REQUEST: Reproduce each of the following rows line for line, omitting the pictures from your answer.
*** DATA FOR PROCESSING ***
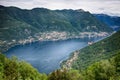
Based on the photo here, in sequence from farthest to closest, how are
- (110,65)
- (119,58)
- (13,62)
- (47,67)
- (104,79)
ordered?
(47,67) < (119,58) < (110,65) < (104,79) < (13,62)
***
FULL ANSWER:
Based on the photo here, in sequence from farthest to closest, how are
- (110,65)
- (119,58)
- (13,62)
- (47,67)
- (104,79)
ordered?
(47,67) < (119,58) < (110,65) < (104,79) < (13,62)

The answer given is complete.